That is why contract distiller, as I believe the Schaefferstown distillery was, could be a reasonable business model. Michter's Original was, in effect, a periodic run, another contract. That's why, to John's point, it may have been made from time to time at distilleries other than Schaefferstown. For that matter, since for most of the brand's life there was no Michter's distillery, it was only made "at Michter's" before 1956 or after 1975, even if it was made at the Schaefferstown distillery.
I believe Forman had a pretty good run with Michter's, the brand. You can think of the brand and the distillery as two separate businesses. The distillery seems to have struggled more than the brand, though the brand too seems to have been dead by the end, though not for long. Nor did it stay dead for long, only about ten years.
Like I said, that's easy, making a proprietary recipe. Making it in an all pot still operation, that isn't easy. That's hard. As we know from Woodford Reserve, making American whiskey in a pot still requires a lot of adaptation. Pot stills didn't go out in the early 20th century, right before prohibition, they went out when column stills were intoduced in the middle of the 19th century. Everett Beam knew, I'm sure, as much as anyone, but no one in America had operated a production scale pot still operation for several generations.

• _SUPPLIED INFORMATION_
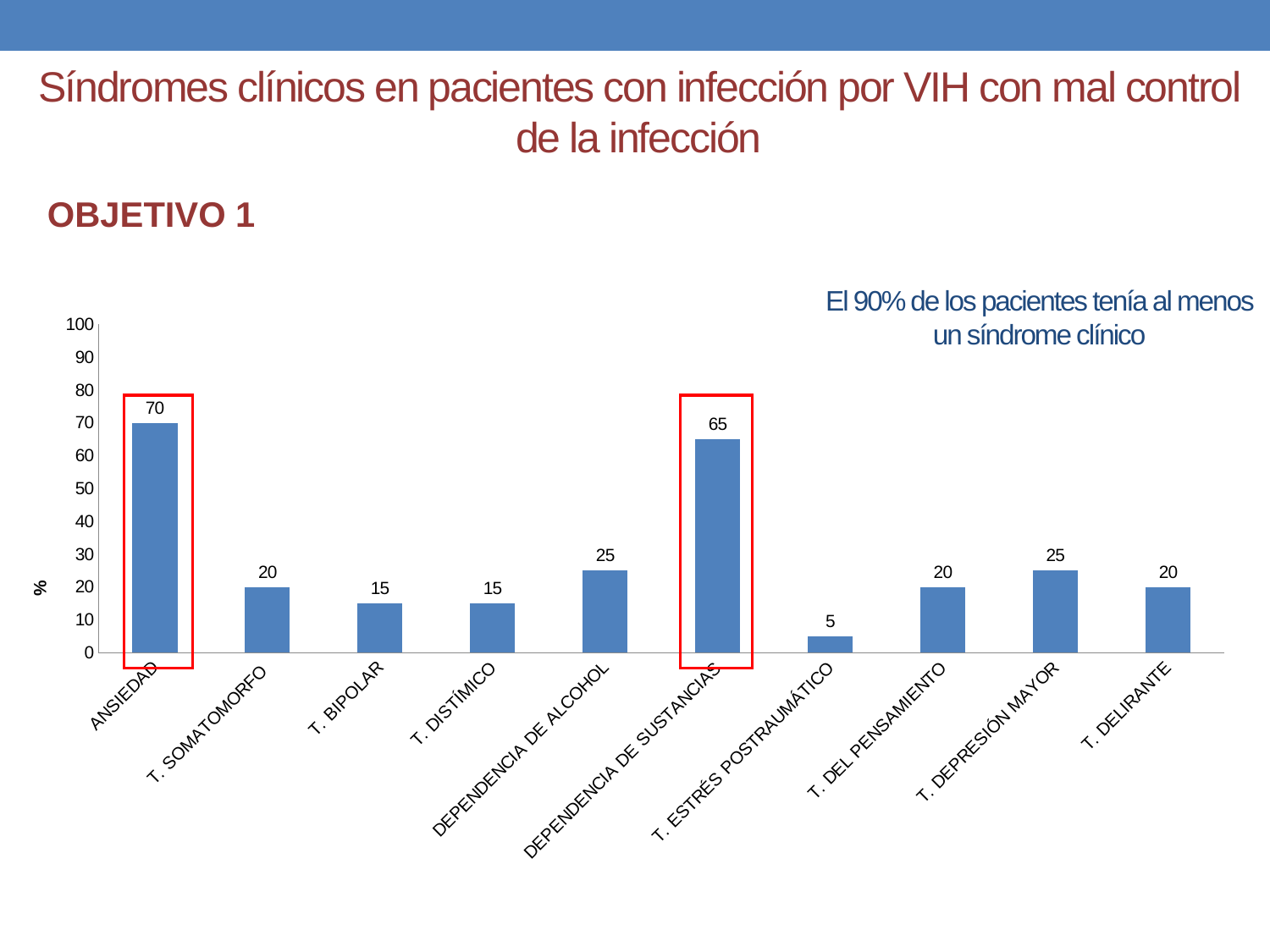
Which is larger, the value for DEPENDENCIA DE ALCOHOL or the value for T. BIPOLAR? DEPENDENCIA DE ALCOHOL How many categories have a value of 20? 3 What is the value for ANSIEDAD? 70 What kind of chart is shown on the slide? bar chart Which category has the highest value? ANSIEDAD What is the label of the y axis? % What is the difference between the values for ANSIEDAD and DEPENDENCIA DE SUSTANCIAS? 5 What is the value for T. ESTRÉS POSTRAUMÁTICO? 5 What is the value for DEPENDENCIA DE SUSTANCIAS? 65 Which category has the lowest value? T. ESTRÉS POSTRAUMÁTICO How many categories are shown on the x axis? 10 What is the value for T. DEPRESIÓN MAYOR? 25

• _QUESTIONS_
1: Duplicate the passage about Michter's whiskey between "Like I said, that's" and "for several generations.", inclusive.
2: Carry on the passage about Michter's whiskey from the point at which it stops.
These lines have nothing to do with the passage about Michter's whiskey.

• _ACTIVITY ANSWERS_
1:
Like I said, that's easy, making a proprietary recipe. Making it in an all pot still operation, that isn't easy. That's hard. As we know from Woodford Reserve, making American whiskey in a pot still requires a lot of adaptation. Pot stills didn't go out in the early 20th century, right before prohibition, they went out when column stills were intoduced in the middle of the 19th century. Everett Beam knew, I'm sure, as much as anyone, but no one in America had operated a production scale pot still operation for several generations.

2:
Yet despite the fact that a true pot still distillery in the post-prohibition era would have been quite a novelty, there appears to be zero information about any details of this supposed pot still operation. What we have is a slogan, a name, and I believe that is all there ever was. I imagine a conversation like this:
Beam: It's just not practical today to make American Straight whiskey in pot stills.
Forman: But it would sure sound good, "Michter's Original Old-Fashioned Pot Still Whiskey."
Beam: Well, the doubler is technically a pot still.
Forman: Close enough! "Michter's Original Old-Fashioned Pot Still Whiskey" it is.
And thus was a legend born.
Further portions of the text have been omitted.